## EXERCISE INSTRUCTIONS
Report, as a number alone, how many lines below contain the string "power".

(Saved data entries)
========

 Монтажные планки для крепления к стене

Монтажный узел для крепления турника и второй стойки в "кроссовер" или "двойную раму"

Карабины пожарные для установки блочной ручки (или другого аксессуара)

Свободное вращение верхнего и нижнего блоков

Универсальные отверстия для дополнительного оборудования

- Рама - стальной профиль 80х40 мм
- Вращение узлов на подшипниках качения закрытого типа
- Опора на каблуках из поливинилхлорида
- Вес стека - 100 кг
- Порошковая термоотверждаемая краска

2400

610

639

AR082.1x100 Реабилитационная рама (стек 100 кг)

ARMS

========

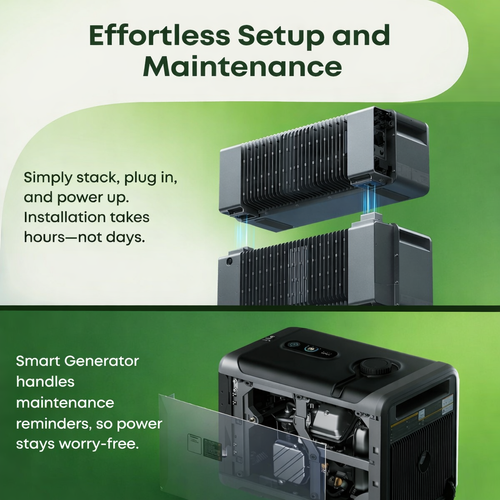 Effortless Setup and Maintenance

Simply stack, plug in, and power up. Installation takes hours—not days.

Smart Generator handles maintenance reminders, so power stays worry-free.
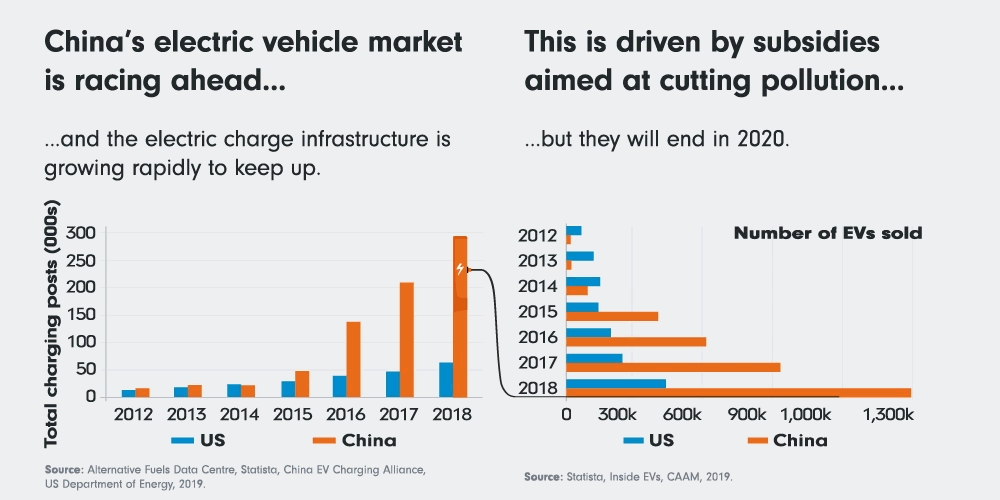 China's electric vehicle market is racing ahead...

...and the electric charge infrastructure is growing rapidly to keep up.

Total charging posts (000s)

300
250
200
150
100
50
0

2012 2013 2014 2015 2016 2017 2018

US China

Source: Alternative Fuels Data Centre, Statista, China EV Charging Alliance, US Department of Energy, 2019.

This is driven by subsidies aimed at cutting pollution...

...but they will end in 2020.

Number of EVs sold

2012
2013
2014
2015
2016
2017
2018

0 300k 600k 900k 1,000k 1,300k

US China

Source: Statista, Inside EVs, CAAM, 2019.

========

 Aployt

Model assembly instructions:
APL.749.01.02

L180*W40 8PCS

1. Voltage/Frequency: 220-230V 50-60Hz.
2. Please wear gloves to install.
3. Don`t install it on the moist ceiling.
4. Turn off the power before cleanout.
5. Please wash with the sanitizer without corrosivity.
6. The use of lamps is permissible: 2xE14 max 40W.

========

## REPLY
3